Tuesday, May 27, 2008

Parody display: ostentation is in the rip

Parody display is an odd phenomenon. At its heart lies an expensive imitation of less fortunate living.

As a fashion statement, torn jeans are one example of a parody expression which first emerged in the 1990's. Celebrities like Lindsay Lohan and other pop culture influencers of the mass market adopt them precisely because they are in contradiction with their own wealth and success.

It costs more to buy these jeans torn than un-ripped (much to the consternation of parents everywhere placating their children's demands for the latest 'in' thing). It is an indulgence of the affluent.

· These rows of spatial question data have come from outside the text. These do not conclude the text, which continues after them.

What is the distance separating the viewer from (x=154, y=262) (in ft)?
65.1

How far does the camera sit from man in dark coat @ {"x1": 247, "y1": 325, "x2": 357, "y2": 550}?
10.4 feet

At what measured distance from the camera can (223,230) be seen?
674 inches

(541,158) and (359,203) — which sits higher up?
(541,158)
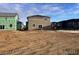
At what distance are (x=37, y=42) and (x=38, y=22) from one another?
228 millimetres

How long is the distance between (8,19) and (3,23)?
0.07 meters

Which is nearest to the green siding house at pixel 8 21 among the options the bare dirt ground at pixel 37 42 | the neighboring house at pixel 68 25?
the bare dirt ground at pixel 37 42

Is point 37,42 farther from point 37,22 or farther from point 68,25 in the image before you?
point 68,25

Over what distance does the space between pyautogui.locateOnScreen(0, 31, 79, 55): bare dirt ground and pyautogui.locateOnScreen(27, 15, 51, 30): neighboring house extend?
59 mm

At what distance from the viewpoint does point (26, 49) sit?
2.79 metres

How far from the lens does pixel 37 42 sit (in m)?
2.82

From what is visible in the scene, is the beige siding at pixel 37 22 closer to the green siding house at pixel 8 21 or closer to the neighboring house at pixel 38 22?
the neighboring house at pixel 38 22

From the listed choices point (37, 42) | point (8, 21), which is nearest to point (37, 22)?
point (37, 42)

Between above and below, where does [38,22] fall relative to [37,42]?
above

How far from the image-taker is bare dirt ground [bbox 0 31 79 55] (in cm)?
279

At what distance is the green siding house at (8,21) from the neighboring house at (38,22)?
6.3 inches

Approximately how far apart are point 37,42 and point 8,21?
16.0 inches

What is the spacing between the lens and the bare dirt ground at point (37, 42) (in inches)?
110
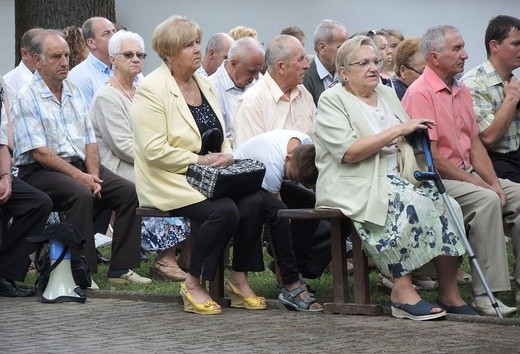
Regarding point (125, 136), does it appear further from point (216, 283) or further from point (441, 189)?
point (441, 189)

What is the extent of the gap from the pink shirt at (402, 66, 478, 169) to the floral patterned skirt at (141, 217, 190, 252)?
2.37 m

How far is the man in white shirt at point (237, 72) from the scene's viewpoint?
12344 millimetres

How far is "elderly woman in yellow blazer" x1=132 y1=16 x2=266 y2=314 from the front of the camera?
32.9 ft

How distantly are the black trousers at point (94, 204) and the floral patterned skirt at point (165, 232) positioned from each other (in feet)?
1.65

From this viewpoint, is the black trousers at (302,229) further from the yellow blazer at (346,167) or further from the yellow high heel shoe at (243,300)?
the yellow blazer at (346,167)

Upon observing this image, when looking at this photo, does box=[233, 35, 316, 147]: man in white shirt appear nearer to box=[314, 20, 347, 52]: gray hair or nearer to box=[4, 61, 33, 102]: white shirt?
box=[314, 20, 347, 52]: gray hair

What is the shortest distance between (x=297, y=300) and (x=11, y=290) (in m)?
2.19

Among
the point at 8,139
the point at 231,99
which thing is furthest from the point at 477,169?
the point at 8,139

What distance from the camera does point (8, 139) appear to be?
11.5 metres

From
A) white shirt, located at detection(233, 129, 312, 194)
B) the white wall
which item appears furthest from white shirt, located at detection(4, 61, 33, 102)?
the white wall

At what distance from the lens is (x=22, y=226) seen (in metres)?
11.1

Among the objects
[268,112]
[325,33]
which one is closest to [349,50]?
[268,112]

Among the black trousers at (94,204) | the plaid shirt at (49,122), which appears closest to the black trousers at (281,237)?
the black trousers at (94,204)

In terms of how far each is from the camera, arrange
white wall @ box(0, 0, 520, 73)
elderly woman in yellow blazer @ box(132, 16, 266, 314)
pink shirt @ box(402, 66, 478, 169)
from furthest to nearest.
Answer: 1. white wall @ box(0, 0, 520, 73)
2. pink shirt @ box(402, 66, 478, 169)
3. elderly woman in yellow blazer @ box(132, 16, 266, 314)
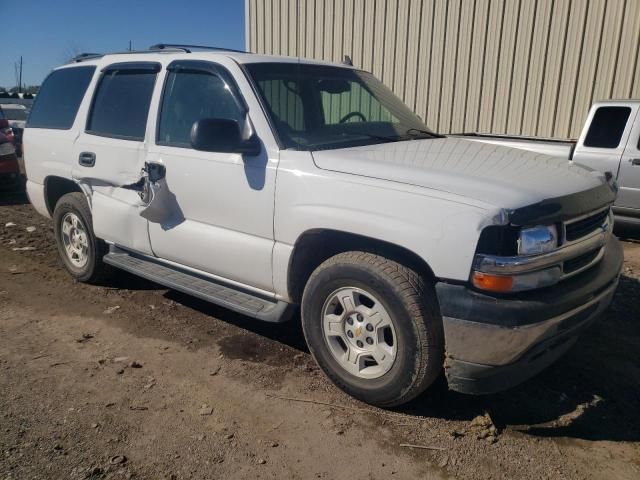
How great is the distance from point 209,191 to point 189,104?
2.42 feet

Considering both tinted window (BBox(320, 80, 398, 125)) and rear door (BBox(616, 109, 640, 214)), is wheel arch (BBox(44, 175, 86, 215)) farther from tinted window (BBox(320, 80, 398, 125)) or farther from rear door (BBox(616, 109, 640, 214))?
rear door (BBox(616, 109, 640, 214))

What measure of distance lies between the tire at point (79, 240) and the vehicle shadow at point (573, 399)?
1.91 m

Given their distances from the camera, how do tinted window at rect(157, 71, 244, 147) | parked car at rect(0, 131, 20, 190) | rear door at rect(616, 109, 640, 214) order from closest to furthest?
tinted window at rect(157, 71, 244, 147) → rear door at rect(616, 109, 640, 214) → parked car at rect(0, 131, 20, 190)

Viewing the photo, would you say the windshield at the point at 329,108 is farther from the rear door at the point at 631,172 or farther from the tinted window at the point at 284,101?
the rear door at the point at 631,172

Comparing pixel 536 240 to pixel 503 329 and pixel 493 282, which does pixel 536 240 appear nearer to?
pixel 493 282

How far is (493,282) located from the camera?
263 centimetres

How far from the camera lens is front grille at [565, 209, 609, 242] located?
2.91 meters

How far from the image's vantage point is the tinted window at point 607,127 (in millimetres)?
7266

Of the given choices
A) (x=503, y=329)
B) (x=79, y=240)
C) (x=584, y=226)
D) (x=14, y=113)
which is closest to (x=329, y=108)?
(x=584, y=226)

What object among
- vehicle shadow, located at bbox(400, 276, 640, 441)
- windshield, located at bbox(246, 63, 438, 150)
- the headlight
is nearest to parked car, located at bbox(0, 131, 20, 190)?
windshield, located at bbox(246, 63, 438, 150)

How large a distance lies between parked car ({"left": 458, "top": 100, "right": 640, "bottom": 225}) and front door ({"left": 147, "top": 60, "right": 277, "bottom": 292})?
4.90 meters

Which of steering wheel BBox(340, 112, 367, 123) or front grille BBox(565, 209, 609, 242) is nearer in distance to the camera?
front grille BBox(565, 209, 609, 242)

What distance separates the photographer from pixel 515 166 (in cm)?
326

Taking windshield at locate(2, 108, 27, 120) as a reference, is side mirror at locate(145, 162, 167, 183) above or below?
above
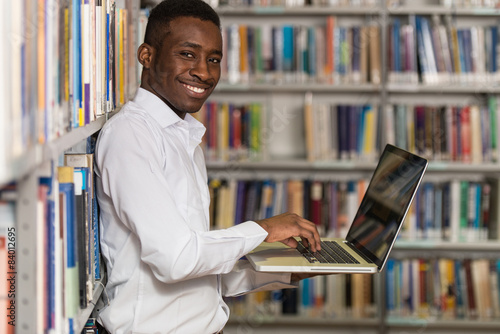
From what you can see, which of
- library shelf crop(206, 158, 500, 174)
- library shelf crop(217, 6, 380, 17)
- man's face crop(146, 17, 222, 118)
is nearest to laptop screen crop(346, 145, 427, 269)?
man's face crop(146, 17, 222, 118)

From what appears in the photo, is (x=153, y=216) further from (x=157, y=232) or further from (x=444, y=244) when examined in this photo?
(x=444, y=244)

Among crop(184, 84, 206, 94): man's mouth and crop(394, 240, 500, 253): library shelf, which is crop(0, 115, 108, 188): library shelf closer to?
crop(184, 84, 206, 94): man's mouth

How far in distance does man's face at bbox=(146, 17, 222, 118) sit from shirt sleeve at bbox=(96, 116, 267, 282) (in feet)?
0.62

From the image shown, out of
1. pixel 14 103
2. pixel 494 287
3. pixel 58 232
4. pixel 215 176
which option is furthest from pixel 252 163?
pixel 14 103

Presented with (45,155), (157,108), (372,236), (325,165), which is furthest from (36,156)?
(325,165)

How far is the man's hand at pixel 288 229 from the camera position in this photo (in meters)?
1.42

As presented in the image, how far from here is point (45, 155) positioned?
0.85 m

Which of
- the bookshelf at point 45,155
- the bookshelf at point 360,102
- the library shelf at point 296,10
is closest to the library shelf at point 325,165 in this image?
the bookshelf at point 360,102

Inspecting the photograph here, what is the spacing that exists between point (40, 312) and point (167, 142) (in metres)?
0.61

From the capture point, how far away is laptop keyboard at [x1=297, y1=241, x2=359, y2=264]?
151 centimetres

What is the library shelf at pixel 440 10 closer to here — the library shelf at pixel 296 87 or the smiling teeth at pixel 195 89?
the library shelf at pixel 296 87

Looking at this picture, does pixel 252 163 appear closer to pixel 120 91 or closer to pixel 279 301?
pixel 279 301

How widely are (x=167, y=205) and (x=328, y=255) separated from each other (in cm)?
51

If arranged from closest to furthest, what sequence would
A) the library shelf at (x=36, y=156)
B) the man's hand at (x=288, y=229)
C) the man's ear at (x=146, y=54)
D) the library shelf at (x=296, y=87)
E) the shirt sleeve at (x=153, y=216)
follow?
1. the library shelf at (x=36, y=156)
2. the shirt sleeve at (x=153, y=216)
3. the man's hand at (x=288, y=229)
4. the man's ear at (x=146, y=54)
5. the library shelf at (x=296, y=87)
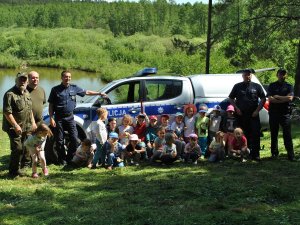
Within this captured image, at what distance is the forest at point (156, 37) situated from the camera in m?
19.0

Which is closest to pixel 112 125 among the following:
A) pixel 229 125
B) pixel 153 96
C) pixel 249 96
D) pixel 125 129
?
pixel 125 129

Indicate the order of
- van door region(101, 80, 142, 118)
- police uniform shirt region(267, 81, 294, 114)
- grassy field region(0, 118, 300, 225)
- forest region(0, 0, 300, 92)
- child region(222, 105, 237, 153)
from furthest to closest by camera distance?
forest region(0, 0, 300, 92), van door region(101, 80, 142, 118), child region(222, 105, 237, 153), police uniform shirt region(267, 81, 294, 114), grassy field region(0, 118, 300, 225)

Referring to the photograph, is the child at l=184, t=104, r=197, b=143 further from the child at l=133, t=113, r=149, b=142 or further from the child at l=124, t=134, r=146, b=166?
the child at l=124, t=134, r=146, b=166

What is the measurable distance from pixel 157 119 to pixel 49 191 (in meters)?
3.34

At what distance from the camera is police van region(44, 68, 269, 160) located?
29.5ft

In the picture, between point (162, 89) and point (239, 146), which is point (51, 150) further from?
point (239, 146)

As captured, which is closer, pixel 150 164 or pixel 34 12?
pixel 150 164

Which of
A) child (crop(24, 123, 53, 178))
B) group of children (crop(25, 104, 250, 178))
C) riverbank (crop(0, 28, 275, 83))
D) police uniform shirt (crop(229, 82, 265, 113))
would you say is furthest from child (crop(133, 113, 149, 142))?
riverbank (crop(0, 28, 275, 83))

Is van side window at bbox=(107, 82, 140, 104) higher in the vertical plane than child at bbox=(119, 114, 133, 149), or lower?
higher

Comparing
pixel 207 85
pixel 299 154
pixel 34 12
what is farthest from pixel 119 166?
Answer: pixel 34 12

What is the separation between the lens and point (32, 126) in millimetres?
7578

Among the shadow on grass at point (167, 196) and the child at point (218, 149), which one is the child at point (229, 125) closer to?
the child at point (218, 149)

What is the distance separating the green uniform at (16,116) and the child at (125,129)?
1866mm

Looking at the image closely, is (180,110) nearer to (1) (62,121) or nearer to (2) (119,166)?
(2) (119,166)
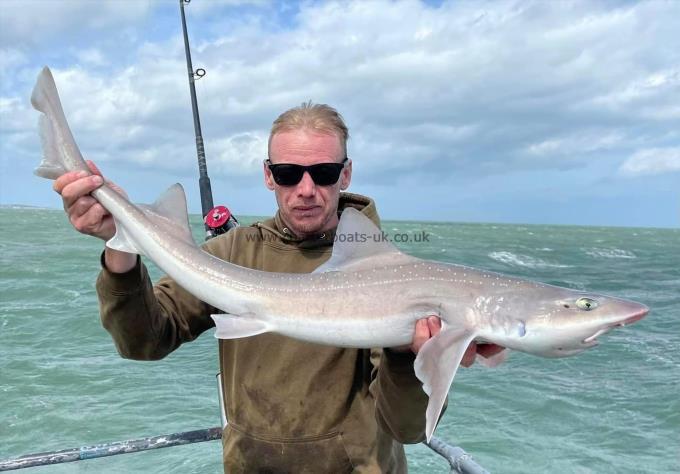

The idea that something worn - damaged even - is worth more than something new is itself not new.

In Elizabethan England, patina - the worn marks that accumulate on a prized object - had status conferring significance. In becoming minutely dented, chipped, oxidized and worn from use over time, the physical property of patina took on a symbolic property: the accumulation of physical flaws suggested the object had been in the owner's possession for some time, implying longevity to the wealth being displayed and that the family was no newcomer to its present social standing. (McCracken 1990)

We encountered a new medium for parody display recently:

Why not furniture? Duct-tape is a universal measure to fix and patch up almost anything that's ripped, torn or broken. Leveraging this association as a purposeful design element in furniture is classic parody display. No one would so willing put it on display unless it carried different expressive value.